The University of Texas at Austin is in a bit of a pickle.
Its reputation for high-quality debate and civility has long been a hallmark of the university, but lately, it has also come under fire for the way it has treated one of its own, the president of the Texas Southern University.
This past weekend, the university announced that the university would be hosting a debate between the two, with the question being, “What is the United States’ national security strategy?”
The event, titled “The Great Debates,” was sponsored by the Texas Republican Party and hosted by the National Review’s editors, who called the debate a “stunning example of Texas’ commitment to academic freedom and a free exchange of ideas.”
What the debate has done is to transform Texas Southern into an establishment institution that is trying to establish itself as a political player in the country.
In fact, the debate was the perfect example of how Texas Southern was trying to gain prominence by pretending to be a legitimate institution that could compete in a debate competition.
But the University is actually a political institution.
The reason the debate went viral was because of its blatant attempt to discredit Texas Southern and its president, who has become a political figure for his opposition to President Trump.
The UT campus was swarmed with protesters, including the campus Republicans, who protested the event in full view of the campus police, who responded by shooting tear gas canisters into the crowd.
The event was billed as a free-for-all between students and the university and was billed by the UT administration as a “debate competition.”
The University of Iowa, the other major institution on campus, hosted a debate in December 2016, and the Iowa State Fair in September of this year.
The debate between Iowa State and UT was one of the biggest debates in college debate history, and many students felt like they were watching a debate about “free speech” and the free exchange.
It was a good debate.
I felt like the two sides of the debate were very well-informed and well-matched.
They had a lot of interesting points.
But the University was also a hotbed of hate speech and racial slurs.
At the University, they have a lot more trouble keeping their rhetoric out of the public eye.
I am concerned that this kind of debate is going to have a chilling effect on debate.

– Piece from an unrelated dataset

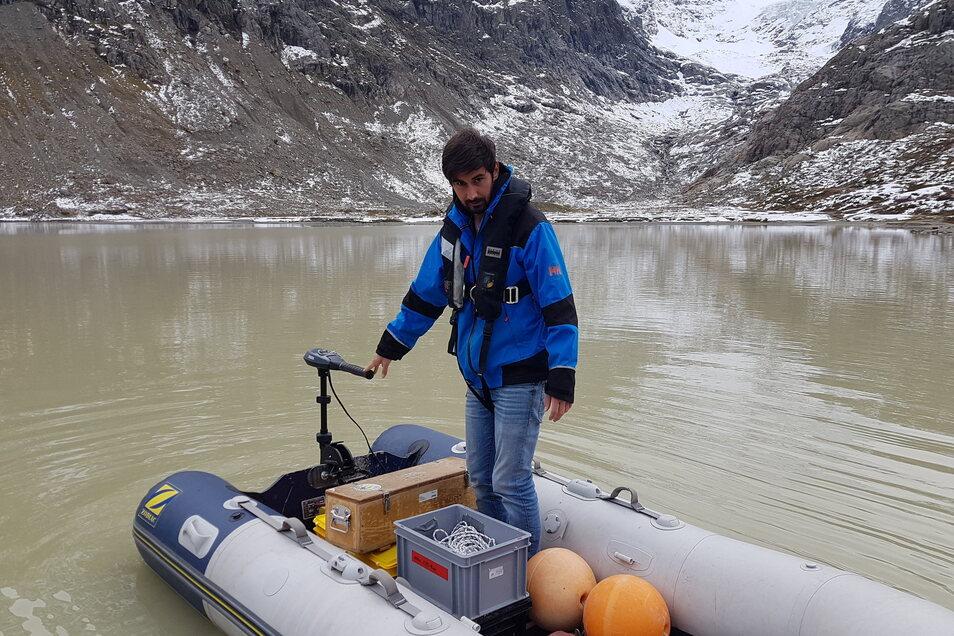 Michael Plüss, Techniker der Eawag-Abteilung Oberflächengewässer, installiert eine Thermistorenkette auf dem Steisee. Die Gletscherschmelze in den Alpen hat in der Schweiz allein innerhalb von zehn Jahren 180 neue Gletscherseen entstehen lassen.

And I worry that students are going to be more hesitant to debate the topics that are important to them.
So I want to talk about the University’s policies and the role of a university as a venue for political debate.

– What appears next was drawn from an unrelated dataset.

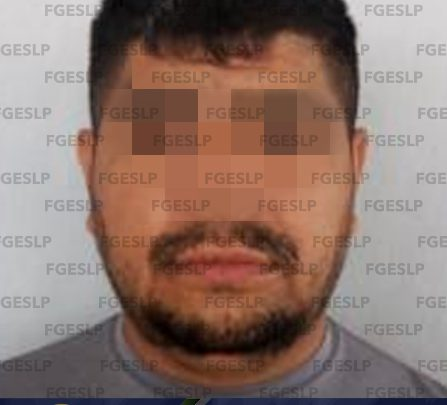 EN RIOVERDE FISCALÍA DETUVO A UN HOMBRE POR PRESUNTA VIOLENCIA FAMILIAR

In the early 1970s, Texas Southern took on the challenge of creating a debate team, as a way to help students in the school, whose political identities were more conservative than the students’ peers.
Texas Southern students would be challenged to develop a debate style that would appeal to the majority of students in their school and a larger group of students.
This challenge was a very good one because it helped to ensure that there were students who were not only able to debate but also to get along well with their peers.
Texas Southern University president Mike Vos, left, and president and provost Dan Clements.
For Texas Southern, the “debates” were a way of encouraging debate among students.
The first debate took place in the spring of 1976.
The team consisted of 13 students, including a Texas Southern graduate, two students from the Texas Christian University (TCU), and a former Texas Southern student.
The first debate was hosted by a Texas Republican, but after the team started getting more and more popular, Texas State and Texas Southern added more students.
The Texas Southern team then became a debate tournament.
In 1977, the UT team began competing in the debate tournament, with each team competing in three rounds of six debates each, which included a debate challenge.
This tournament was sponsored and sponsored by Texas Southern.
The teams then competed in a series of tournaments, with Texas Southern winning four tournaments.
The winning team then went on to compete in the “Great Debate” which was hosted in a college auditorium and featured more than 20 debate teams competing for the right to debate.
The “Great Debates” had a big impact on Texas Southern’s reputation and image.
After the debate, Texas southern officials said they would take the debate team to the College Football Hall of Fame.
Texas Southern officials and the University officials at the time said that the UT and UT-Austin teams were not invited to the “great debate.”
However, TexasSouthern officials said that they were invited to participate in the tournament and to compete against other schools.
“I was honored to be invited to compete with the Texas State team,” said Texas Southern senior Michael Kuehl.
“I was very proud to be part of the great debate.